- **TEXT PROVIDED**:
= C. B. Lister =

Charles Bayard Lister (July 4, 1898 – May 14, 1951) was an American firearms expert who was an officer of the National Rifle Association of America from 1926 to 1951.

==Early life==
Lister was born on July 4, 1898, in Wilmington, Delaware to James W. and Florence (Carson) Lister. He became involved in sports shooting while a member of the Boy Scouts of America. After graduating from Wilmington High School, he worked under Kellogg Casey in the sales and promotions department of DuPont. In 1917, Lister joined the United States Army and remained there until the end of World War I. On October 22, 1919, he married Lynette Harper. They had one daughter.

==National Rifle Association==
In 1921, Lister moved to Washington D.C. to become the advertising and promotion manager of the National Rifle Association. He recommended expanding NRA membership outside the United States Armed Forces and state militias and under his leadership, membership grew from 3,500 in 1921 to over 10,000 in 1925.

In 1926, he became the organization's secretary–treasurer and led a drive that increased membership to 350,000 by 1945. He also served as editor of the NRA's monthly magazine, the American Rifleman, was a contributor to the Encyclopædia Britannica, and edited the sections on rifles and marksmanship in Webster's International Dictionary. He was a leader in the fight against laws restricting firearm ownership, but did support some gun control measurers, including the National Firearms Act and the Federal Firearms Act of 1938.

- **INFORMATION**:
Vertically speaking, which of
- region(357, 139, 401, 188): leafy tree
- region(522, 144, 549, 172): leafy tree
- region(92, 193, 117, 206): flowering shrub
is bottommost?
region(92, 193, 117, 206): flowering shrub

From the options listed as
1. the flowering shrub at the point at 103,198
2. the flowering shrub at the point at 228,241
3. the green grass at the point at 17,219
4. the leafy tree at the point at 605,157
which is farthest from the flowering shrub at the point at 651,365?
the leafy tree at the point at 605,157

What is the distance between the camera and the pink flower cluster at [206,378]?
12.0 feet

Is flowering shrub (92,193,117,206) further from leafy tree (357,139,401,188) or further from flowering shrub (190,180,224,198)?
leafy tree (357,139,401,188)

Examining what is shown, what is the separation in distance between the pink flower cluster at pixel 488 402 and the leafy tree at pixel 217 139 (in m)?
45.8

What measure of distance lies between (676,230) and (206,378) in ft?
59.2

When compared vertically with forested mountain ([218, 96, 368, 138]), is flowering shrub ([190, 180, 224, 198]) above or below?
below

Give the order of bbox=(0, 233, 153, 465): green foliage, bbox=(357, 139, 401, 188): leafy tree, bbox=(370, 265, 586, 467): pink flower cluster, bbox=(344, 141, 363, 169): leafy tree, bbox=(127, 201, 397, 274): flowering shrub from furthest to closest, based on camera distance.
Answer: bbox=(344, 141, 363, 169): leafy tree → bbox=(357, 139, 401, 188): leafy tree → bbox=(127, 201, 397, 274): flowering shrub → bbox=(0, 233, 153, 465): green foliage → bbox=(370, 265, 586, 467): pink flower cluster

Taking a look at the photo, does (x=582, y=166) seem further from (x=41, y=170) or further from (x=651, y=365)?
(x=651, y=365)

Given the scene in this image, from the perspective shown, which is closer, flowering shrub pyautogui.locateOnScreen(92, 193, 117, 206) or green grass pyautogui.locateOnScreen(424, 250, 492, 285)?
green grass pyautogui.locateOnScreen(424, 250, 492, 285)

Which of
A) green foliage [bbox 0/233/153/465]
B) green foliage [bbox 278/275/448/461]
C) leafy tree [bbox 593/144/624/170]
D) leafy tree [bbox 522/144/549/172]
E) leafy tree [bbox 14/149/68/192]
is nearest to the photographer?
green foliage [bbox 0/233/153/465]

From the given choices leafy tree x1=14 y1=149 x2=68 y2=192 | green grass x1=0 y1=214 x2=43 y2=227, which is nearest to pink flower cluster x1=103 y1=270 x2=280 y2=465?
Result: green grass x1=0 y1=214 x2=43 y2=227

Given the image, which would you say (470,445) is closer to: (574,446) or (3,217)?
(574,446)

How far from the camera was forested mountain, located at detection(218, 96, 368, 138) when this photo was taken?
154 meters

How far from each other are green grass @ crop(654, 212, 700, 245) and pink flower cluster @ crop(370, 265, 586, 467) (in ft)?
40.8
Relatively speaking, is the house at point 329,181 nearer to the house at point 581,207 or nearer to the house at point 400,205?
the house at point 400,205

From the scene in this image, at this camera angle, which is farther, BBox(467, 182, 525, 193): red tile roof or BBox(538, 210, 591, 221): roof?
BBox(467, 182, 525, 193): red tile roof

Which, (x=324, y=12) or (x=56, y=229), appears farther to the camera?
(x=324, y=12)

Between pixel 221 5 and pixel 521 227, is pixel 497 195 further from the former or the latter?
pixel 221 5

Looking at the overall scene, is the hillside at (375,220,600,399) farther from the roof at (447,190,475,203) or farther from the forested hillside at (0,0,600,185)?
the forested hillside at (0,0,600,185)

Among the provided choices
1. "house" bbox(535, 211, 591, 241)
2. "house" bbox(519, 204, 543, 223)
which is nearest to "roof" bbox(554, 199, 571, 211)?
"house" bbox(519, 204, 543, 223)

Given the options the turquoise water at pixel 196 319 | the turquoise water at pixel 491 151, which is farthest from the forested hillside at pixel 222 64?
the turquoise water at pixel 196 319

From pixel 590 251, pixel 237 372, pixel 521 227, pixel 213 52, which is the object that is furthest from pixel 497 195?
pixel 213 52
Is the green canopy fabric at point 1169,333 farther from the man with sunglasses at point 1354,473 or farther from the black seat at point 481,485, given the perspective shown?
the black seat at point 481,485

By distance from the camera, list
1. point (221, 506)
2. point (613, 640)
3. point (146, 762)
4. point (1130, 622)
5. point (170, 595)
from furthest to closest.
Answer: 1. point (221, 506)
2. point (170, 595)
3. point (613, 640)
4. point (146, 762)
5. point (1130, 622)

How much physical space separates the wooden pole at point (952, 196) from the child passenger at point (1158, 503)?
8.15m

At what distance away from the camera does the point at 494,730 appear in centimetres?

- **ACTION ITEM A**:
Name every publication that the article on C. B. Lister says he edited or contributed to.
- **ACTION ITEM B**:
Reproduce a passage from the article on C. B. Lister. Begin at the words "Charles Bayard Lister" and stop after the words "1926 to 1951.".

- **SOLUTION A**:
American Rifleman; Encyclopædia Britannica; Webster's International Dictionary

- **SOLUTION B**:
Charles Bayard Lister (July 4, 1898 – May 14, 1951) was an American firearms expert who was an officer of the National Rifle Association of America from 1926 to 1951.